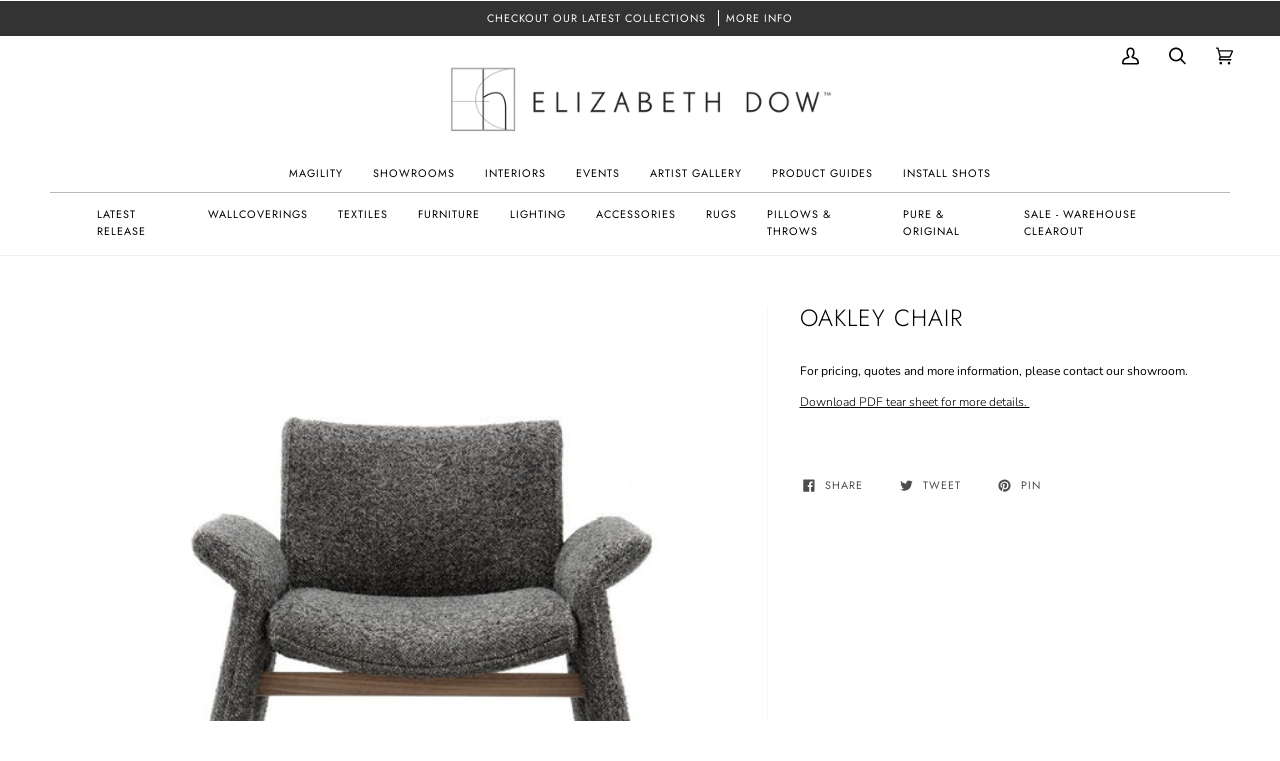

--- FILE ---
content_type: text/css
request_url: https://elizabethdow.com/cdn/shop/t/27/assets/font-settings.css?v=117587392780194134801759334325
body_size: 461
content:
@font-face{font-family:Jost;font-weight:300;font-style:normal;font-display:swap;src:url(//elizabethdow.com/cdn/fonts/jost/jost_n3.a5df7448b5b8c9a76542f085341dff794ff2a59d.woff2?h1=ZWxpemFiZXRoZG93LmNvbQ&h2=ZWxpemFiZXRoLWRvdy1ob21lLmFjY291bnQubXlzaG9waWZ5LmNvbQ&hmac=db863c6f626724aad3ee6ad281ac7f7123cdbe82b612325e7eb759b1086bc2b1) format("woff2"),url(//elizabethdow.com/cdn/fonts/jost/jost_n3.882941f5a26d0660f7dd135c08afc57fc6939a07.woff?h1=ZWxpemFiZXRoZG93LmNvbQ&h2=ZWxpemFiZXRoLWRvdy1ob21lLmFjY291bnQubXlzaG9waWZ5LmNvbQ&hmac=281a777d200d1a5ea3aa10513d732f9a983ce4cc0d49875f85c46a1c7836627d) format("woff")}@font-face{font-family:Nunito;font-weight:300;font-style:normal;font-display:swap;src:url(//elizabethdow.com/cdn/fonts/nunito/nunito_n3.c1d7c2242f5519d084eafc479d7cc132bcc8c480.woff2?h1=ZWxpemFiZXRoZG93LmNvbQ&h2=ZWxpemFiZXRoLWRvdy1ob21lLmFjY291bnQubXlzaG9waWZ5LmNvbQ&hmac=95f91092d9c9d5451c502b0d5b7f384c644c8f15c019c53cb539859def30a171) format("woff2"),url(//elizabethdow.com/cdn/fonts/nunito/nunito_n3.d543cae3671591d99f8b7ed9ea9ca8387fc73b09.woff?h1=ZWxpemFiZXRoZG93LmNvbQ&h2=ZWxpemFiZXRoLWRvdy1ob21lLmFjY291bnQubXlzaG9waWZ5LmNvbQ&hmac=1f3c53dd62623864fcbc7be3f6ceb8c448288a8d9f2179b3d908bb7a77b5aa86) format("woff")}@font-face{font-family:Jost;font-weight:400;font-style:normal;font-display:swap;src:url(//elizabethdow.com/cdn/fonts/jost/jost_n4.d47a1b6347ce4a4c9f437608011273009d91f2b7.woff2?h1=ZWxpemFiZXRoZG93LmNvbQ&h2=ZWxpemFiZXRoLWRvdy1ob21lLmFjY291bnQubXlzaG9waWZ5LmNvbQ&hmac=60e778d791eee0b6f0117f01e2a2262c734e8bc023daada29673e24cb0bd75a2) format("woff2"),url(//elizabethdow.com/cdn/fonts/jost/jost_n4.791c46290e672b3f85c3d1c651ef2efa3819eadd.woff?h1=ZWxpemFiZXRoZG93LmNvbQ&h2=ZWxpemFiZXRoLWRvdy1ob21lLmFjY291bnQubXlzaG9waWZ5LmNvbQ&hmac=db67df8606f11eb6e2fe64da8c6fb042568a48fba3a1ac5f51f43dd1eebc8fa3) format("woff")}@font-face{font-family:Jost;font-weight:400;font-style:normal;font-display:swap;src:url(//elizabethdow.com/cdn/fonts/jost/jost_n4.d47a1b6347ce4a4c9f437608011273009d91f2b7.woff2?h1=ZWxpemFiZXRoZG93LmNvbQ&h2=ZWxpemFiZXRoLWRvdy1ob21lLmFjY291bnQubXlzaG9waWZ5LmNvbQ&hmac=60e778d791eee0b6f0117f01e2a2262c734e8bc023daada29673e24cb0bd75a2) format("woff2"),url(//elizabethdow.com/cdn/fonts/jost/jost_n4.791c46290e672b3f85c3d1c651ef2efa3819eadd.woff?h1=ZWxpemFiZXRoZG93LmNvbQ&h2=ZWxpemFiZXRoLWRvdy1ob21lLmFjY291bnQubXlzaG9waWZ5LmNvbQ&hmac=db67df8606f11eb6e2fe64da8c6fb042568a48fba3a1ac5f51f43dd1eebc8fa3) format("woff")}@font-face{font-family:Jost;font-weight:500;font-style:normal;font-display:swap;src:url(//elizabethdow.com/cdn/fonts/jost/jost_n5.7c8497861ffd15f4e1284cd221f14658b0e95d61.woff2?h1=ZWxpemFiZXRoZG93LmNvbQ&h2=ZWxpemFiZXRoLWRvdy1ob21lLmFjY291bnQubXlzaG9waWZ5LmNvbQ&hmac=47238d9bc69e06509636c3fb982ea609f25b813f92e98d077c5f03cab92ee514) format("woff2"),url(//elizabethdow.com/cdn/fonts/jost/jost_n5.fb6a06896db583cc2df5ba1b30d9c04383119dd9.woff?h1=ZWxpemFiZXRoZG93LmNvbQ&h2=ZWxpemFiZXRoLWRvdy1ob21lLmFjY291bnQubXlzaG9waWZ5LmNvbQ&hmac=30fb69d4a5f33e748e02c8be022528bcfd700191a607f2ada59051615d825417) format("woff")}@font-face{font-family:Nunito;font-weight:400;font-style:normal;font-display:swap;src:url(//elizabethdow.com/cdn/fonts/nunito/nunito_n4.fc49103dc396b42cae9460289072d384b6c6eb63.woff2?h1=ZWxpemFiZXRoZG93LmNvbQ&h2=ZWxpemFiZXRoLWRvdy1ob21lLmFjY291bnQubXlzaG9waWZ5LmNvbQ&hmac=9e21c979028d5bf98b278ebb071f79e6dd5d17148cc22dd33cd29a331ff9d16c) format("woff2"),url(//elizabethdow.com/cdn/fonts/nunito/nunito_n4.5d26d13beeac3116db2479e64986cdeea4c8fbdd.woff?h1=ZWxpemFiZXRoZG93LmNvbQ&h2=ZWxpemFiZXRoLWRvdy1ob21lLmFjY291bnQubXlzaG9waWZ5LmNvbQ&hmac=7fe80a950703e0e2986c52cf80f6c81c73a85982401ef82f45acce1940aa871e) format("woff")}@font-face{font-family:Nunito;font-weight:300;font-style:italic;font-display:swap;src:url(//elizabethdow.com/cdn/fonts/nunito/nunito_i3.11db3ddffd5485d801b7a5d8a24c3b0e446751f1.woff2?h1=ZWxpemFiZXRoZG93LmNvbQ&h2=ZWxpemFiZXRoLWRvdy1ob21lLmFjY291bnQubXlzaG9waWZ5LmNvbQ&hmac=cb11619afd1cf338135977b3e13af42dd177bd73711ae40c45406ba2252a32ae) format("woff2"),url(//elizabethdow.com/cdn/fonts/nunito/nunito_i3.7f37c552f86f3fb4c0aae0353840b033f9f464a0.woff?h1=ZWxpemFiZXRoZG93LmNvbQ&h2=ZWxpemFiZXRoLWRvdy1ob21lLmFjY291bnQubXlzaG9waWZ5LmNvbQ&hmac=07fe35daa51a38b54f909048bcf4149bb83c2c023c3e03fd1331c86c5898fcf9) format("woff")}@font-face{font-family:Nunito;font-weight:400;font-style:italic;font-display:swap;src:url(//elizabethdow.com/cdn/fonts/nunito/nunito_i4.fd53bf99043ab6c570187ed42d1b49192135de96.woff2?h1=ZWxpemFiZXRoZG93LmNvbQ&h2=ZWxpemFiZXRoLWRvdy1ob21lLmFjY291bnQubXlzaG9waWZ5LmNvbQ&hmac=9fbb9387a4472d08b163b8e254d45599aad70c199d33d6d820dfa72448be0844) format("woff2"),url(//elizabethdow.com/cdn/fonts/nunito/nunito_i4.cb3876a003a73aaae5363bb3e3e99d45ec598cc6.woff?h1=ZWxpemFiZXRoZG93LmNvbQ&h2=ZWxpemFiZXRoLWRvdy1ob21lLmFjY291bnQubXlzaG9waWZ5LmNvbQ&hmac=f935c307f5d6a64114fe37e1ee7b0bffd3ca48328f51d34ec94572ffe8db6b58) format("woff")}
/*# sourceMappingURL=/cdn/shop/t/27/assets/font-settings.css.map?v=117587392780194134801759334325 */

────

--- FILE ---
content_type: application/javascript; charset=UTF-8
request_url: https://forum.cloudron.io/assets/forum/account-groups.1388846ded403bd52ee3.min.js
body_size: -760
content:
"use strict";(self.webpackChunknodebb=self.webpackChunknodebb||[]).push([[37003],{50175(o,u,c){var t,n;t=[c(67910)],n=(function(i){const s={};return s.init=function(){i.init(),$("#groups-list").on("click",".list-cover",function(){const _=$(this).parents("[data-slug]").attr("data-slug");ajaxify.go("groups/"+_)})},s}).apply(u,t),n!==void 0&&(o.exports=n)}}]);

────

Exercise brief:
Wherever a line above contains the string "assets", copy that line.

Solution for this exercise:
request_url: https://elizabethdow.com/cdn/shop/t/27/assets/font-settings.css?v=117587392780194134801759334325
/*# sourceMappingURL=/cdn/shop/t/27/assets/font-settings.css.map?v=117587392780194134801759334325 */
request_url: https://forum.cloudron.io/assets/forum/account-groups.1388846ded403bd52ee3.min.js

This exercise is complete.